I am planning to use Three-level Multilevel Modeling to look at a study involving therapists, clients, and sessions. I have some missing data - some involving nonresponse to items and some involving noncompletion of entire scales for particular sessions. I plan to let full information maximization likelihood to take care of the missingness, but I first need to calculate total scores from individual items scores.

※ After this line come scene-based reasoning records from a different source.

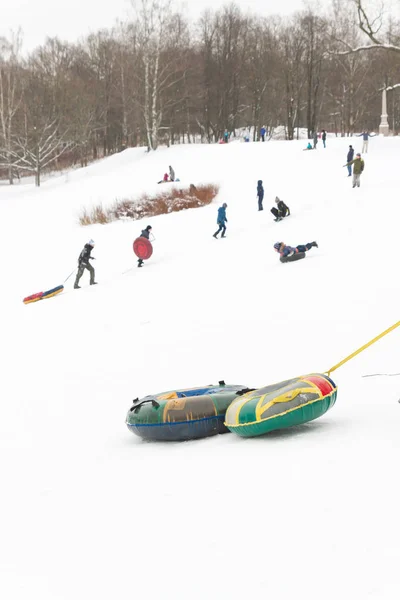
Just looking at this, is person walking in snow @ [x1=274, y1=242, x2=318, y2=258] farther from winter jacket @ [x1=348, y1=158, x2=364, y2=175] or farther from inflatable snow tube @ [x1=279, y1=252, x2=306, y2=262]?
winter jacket @ [x1=348, y1=158, x2=364, y2=175]

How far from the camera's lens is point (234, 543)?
376 cm

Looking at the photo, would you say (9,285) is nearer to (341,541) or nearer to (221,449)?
(221,449)

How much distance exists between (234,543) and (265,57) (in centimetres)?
5403

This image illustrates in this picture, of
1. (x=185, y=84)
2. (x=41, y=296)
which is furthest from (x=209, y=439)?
(x=185, y=84)

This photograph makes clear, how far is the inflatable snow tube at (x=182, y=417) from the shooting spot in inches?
253

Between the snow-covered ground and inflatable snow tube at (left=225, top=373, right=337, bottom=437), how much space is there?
172 mm

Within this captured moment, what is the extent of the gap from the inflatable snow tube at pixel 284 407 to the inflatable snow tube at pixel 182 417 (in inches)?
18.3

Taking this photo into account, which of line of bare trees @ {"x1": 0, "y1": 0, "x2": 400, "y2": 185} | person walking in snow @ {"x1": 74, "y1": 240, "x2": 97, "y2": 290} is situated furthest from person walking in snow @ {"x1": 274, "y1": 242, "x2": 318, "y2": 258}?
line of bare trees @ {"x1": 0, "y1": 0, "x2": 400, "y2": 185}

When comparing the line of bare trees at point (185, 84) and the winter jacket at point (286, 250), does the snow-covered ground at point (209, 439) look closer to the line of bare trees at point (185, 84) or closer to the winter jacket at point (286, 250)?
the winter jacket at point (286, 250)

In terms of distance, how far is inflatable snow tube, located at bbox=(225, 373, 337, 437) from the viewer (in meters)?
5.74

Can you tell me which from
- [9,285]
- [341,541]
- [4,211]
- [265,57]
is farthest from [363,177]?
[265,57]

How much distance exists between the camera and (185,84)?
48.7m

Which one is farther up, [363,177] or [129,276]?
[363,177]

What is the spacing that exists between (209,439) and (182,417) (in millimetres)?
370
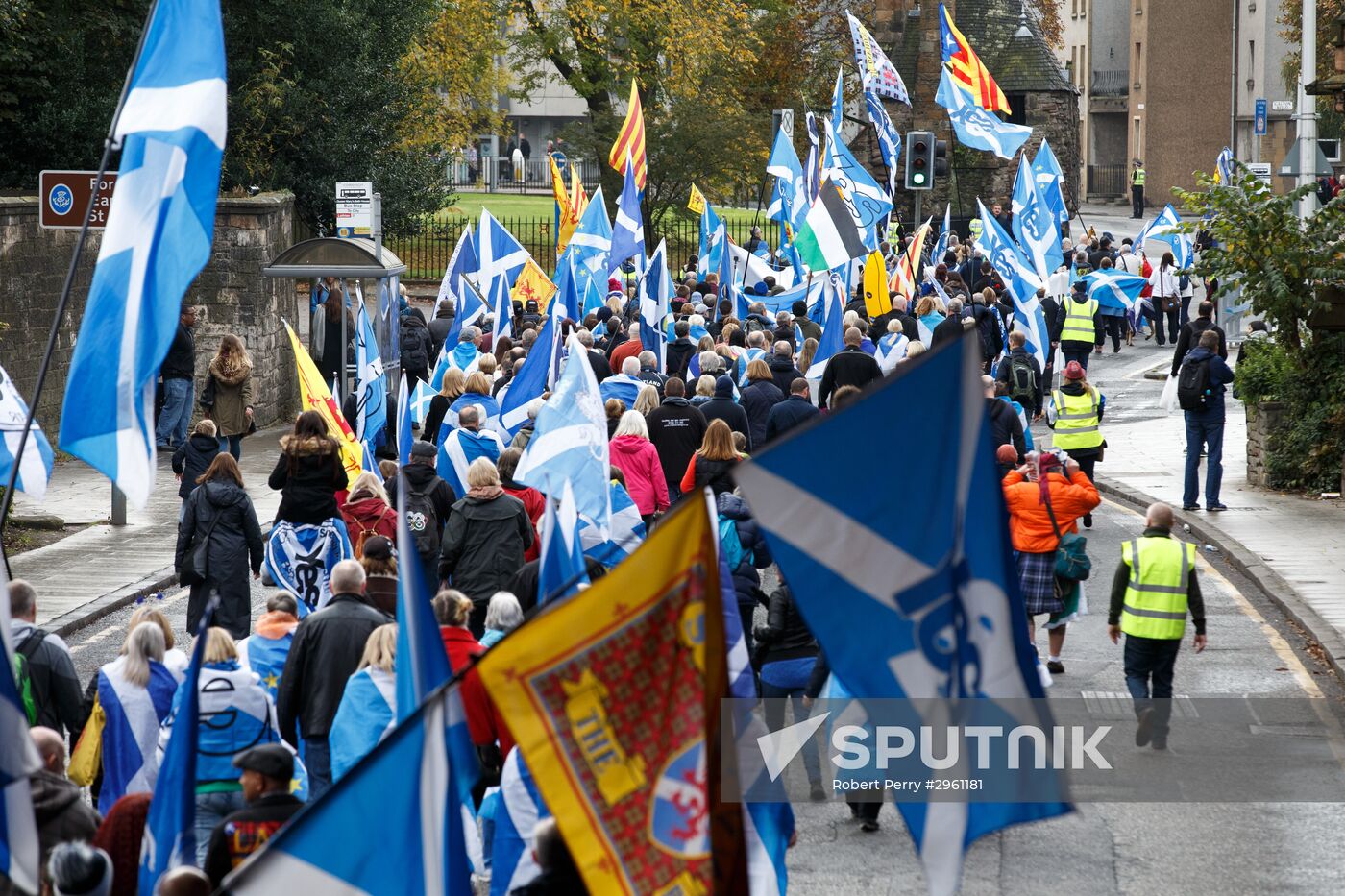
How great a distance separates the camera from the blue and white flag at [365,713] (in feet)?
24.6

How should I go about doing this? Should I first conduct some kind of imputation for sessions with missing items to calculate total scores, and then run models using variables involving total scores and choose FIML as the option?

 Bengt O. Muthen posted on Tuesday, June 18, 2013 - 11:33 am
Why would you use total scores instead of analyzing on the item-level?
 Harold Chui posted on Tuesday, June 18, 2013 - 11:47 am
My predictor (e.g., social support) and outcome (e.g., depression) variables are total-score variables in the MLM.
 Bengt O. Muthen posted on Tuesday, June 18, 2013 - 2:59 pm
Ok, so those 2 constructs are total score variables. Then what is the construct that has individual missing items?
 Harold Chui posted on Tuesday, June 18, 2013 - 4:19 pm
Each total score variable is computed by adding up the scores for individual items. For example, for a scale that has 10 items, I would have 10 "variables." I compute the sum of the 10 scores to create the total score variable. Individual missing items means that I might have 2 missing scores out of the 10, such that I can't compute the total score by summation alone.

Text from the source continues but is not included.